### [Selected text]
The smartphone is here and has already changed how we order and pay for some types of journeys, such as ride hailing. The number of alternatively-fuelled cars on our roads today is growing but the numbers are still very modest compared to the number of cars sold with combustion engines. In 2017, there were 120,000 hybrid, plug-in hybrid and electric new car registrations in the UK, representing only 4.7% of all new car registrations. Autonomous cars feel tantalisingly close – but just how close are they? (I will leave other commentators to write about drones!) The changes will not be binary on the choice of mobility; touch one component of the mobility mobile and everything will move until a new equilibrium is found. Discouraging the use of diesel cars in cities will probably move pollution (and the need to find a solution to improve air quality) to another part of the country. If customers move from car ownership to car subscription, financing cars will move from a consumer finance model to a business finance model.

Some technologies have been present for many years but have not yet become mainstream. For example, 14 years ago Creditplus was the first company in the UK to sell a used car online to a customer that had not physically seen the car. In those days, it was difficult to sell a branded can of baked beans online! Today, less than 5% of all used cars are sold online, despite the technology to do so existing for many years. Change does not always happen as quickly as expected. Digital financing is still an underutilised channel compared to borrowing through traditional banks and dealers. Online platforms enable customers to gain knowledge about car choice without feeling pressured by a salesperson. It also enables customers to assess how much finance they can afford. Around two-thirds of customers choose a car before honing in on the amount of finance they can afford. However, customers’ desire for convenience, speed and for price comparison will encourage a shift away from traditional finance channels towards online channels. Those online platforms that can grow a trusted brand will benefit the most from this trend.

Looking to the future is key to the survival and success of all businesses. Judging how far into the future changes are likely to happen enables businesses to assess the amount and timing of investment and to plan for – and profit from – those changes that will actually happen. The changes we are witnessing and foreseeing in mobility are evolutionary rather than revolutionary. Over the next decade, people will still use cars; but some of those people will access cars using methods that are not mainstream today. Identifying those people that will behave differently in the future and those who will largely behave the same way as today is part of the challenge.

Understanding the fundamental reasons underlying why customers choose to access a car in a particular way and the choice of car is key. I believe there are (and have always been) four main criteria driving how people choose to get from A to B. These are:

  1. Where you live;
  2. How you live;
  3. Cost; and 
  4. Desire for personal choice.

Technological advancement in recent years has increased the number of different ways people can obtain the use of a car. Not so long ago the choice of car travel ranged from a taxi service (probably hailed in a street or ordered from a landline phone) through to outright purchase. The spectrum of using a car is arguably no wider today, but there is more choice within that spectrum. 

The introduction of hail riding such as Uber, car sharing such as ZipCar and car subscription such as Drover are relatively new ways to access cars for shorter periods of time, and more closely to where and when the car is required.

I will now look in turn at the four factors that determine how people access vehicles.

Where you live

Where you live will be one of the most important factors determining how a person chooses to get from A to B and will be the most important factor in changing the type and usage of cars over the next decade.

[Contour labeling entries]
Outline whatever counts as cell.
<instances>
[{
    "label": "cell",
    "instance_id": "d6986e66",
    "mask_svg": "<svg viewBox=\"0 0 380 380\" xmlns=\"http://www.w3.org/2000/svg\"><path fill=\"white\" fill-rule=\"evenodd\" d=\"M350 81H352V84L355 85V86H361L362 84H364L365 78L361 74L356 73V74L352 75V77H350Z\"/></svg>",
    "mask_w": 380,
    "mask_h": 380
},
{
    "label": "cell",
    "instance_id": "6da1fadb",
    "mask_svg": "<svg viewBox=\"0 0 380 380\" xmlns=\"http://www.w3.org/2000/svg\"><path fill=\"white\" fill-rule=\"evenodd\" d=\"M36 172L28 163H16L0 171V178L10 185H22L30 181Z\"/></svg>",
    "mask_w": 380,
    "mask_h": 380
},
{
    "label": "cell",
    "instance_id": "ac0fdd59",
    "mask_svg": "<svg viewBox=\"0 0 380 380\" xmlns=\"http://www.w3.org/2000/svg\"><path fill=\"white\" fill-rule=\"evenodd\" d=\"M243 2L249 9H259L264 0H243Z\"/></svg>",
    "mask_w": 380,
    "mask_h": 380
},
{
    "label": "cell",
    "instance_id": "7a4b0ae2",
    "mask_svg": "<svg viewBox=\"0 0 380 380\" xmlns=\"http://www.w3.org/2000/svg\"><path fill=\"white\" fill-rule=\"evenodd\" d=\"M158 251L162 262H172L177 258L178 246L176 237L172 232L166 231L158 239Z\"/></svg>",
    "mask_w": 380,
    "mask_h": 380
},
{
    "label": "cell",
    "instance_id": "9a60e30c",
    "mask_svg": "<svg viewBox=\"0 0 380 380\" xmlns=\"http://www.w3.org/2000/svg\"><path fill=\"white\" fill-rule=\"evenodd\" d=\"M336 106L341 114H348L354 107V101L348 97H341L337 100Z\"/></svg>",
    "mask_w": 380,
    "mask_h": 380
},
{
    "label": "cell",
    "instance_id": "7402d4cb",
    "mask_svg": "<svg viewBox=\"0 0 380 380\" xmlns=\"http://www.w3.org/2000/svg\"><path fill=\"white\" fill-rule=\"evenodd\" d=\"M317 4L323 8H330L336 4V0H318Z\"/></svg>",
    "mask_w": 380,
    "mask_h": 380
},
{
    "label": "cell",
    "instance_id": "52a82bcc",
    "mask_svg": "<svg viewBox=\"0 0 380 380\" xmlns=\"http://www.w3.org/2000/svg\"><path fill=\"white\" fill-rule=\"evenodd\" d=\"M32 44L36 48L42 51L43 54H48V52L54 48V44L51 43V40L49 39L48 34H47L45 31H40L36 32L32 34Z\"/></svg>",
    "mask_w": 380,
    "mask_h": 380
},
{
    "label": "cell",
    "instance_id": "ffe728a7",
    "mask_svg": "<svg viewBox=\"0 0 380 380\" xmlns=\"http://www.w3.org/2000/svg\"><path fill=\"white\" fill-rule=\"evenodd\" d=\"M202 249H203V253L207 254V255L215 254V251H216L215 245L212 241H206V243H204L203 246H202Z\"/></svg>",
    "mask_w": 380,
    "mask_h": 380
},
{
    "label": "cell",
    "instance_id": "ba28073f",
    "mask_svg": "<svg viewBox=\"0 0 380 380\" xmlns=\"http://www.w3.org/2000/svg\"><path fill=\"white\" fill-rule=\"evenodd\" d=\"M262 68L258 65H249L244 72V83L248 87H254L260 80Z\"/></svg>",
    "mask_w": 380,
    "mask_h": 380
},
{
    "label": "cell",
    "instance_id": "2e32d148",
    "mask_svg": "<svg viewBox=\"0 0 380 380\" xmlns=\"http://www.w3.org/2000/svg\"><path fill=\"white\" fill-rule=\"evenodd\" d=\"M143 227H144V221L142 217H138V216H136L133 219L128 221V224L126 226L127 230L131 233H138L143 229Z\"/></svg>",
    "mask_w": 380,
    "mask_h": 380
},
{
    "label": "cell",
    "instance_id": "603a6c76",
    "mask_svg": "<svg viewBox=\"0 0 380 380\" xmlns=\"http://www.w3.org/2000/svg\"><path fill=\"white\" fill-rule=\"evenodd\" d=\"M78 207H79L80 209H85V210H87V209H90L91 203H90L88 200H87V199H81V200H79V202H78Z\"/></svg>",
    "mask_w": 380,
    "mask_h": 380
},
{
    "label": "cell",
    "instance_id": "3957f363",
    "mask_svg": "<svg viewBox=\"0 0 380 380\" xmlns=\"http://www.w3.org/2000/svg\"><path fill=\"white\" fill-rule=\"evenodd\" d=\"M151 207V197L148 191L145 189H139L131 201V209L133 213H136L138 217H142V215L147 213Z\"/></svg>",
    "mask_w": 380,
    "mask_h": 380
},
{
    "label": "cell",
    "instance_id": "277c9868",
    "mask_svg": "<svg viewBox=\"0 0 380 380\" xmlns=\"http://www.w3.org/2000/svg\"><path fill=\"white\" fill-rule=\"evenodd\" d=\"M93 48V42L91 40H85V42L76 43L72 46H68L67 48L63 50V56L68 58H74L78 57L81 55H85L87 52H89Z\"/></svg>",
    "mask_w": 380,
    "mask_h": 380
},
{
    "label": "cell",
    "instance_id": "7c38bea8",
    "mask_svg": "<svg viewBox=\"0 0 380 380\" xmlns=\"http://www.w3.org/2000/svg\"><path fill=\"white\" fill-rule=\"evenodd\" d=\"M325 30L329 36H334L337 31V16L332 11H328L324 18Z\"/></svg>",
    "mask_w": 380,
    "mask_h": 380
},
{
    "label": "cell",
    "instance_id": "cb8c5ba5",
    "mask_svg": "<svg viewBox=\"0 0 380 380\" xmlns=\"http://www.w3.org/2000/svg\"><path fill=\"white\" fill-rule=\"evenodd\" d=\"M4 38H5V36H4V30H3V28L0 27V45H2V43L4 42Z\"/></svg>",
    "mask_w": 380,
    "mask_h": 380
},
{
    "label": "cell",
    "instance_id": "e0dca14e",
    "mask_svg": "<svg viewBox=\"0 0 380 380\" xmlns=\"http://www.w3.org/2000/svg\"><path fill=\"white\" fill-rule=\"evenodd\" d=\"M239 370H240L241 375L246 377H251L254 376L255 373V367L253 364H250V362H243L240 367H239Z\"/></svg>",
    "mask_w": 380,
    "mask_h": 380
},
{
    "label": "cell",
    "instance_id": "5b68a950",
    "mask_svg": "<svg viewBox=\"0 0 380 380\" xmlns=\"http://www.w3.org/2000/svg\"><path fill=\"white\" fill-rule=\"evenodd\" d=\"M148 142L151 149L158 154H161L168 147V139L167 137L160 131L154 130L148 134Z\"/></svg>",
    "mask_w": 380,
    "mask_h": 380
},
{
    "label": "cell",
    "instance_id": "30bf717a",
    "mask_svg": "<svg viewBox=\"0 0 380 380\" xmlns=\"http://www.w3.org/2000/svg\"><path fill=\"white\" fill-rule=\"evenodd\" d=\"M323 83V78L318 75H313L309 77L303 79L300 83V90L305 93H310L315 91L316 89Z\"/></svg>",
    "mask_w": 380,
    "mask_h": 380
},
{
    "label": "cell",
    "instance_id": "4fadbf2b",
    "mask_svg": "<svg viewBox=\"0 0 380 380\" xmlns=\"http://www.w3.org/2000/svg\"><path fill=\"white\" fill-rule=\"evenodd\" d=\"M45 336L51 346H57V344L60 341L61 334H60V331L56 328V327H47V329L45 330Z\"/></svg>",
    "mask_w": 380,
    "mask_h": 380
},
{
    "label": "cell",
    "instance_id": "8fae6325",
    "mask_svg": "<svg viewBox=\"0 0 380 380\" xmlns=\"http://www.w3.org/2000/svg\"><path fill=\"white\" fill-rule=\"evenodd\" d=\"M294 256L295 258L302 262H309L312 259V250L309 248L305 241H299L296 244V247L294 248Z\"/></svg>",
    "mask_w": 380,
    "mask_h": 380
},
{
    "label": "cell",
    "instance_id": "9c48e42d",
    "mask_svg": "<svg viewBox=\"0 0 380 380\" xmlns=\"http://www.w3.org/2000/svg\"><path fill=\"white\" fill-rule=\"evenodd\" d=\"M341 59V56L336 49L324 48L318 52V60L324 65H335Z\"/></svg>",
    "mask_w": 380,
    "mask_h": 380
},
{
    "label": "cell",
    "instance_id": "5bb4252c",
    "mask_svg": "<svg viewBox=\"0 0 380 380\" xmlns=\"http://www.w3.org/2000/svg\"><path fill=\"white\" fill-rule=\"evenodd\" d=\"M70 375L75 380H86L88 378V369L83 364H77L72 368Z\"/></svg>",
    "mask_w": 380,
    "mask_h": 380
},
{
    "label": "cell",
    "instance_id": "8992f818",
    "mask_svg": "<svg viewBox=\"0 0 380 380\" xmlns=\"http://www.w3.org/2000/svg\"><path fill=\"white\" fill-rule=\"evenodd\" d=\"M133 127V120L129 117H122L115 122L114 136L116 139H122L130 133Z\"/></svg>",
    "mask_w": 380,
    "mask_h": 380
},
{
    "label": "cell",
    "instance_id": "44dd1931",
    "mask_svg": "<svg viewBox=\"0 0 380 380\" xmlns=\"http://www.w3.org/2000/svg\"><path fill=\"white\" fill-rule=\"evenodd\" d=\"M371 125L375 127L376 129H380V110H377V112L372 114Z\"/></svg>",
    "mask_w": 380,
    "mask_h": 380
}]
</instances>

### [Written tasks]
1. In the text on mobility, what share of all new car registrations in the UK in 2017 were hybrid, plug-in hybrid and electric cars?
2. Condense the paragraph of the mobility text that opens "Looking to the future is key" into a short bulleted list that keeps its main facts.
3. Go on with the text on mobility, picking up after its final sentence.

### [Answers provided]
1. 4.7%

2.
- Looking to the future is key to the survival and success of all businesses.
- Judging how far off changes are helps businesses decide the amount and timing of investment and plan for, and profit from, the changes that will happen.
- Changes in mobility are evolutionary rather than revolutionary.
- Over the next decade, people will still use cars, but some will access them in ways that are not mainstream today.
- Part of the challenge is identifying who will behave differently and who will largely behave as they do now.

3.
Whether a person lives in a city or other large conurbation (“urban areas”) or a rural area will be the most important factor driving their choice of mobility. This is principally down to the availability or non-availability of a number of the new services introduced in recent years. Generally, ride hailing and car sharing services will only be available in urban areas. In order for these services to work effectively, it is necessary to have a large number of cars as close as possible to a large number of people. Just over 19.5 million people live in urban areas with a population greater than 100,000, representing just under 30% of the UK population. In urban areas, ride hailing and car sharing services generally compete with public transport. Public transport offers a hub and spoke service, often requiring another mode of transport at either end of the journey, even if that is walking. Ride hailing and car sharing are point-to-point services (or close to it for car sharing) and therefore provide greater convenience that customers are often prepared to pay for. 

Within a large city, such as London, the preferred method of mobility can vary too. The availability and cost of parking a car within a city centre counters the convenience of car sharing but this becomes less of an issue on the fringes of a city.

A serious issue is whether ride hailing and car sharing will displace investment by public bodies in improving public transport. Offering more licences to operate ride hailing or car sharing services will almost certainly be financially cheaper in the short term than adding new trains to an existing railway line or building a new railway line, but the increase in congestion and pollution could offset those short-term savings in the longer term.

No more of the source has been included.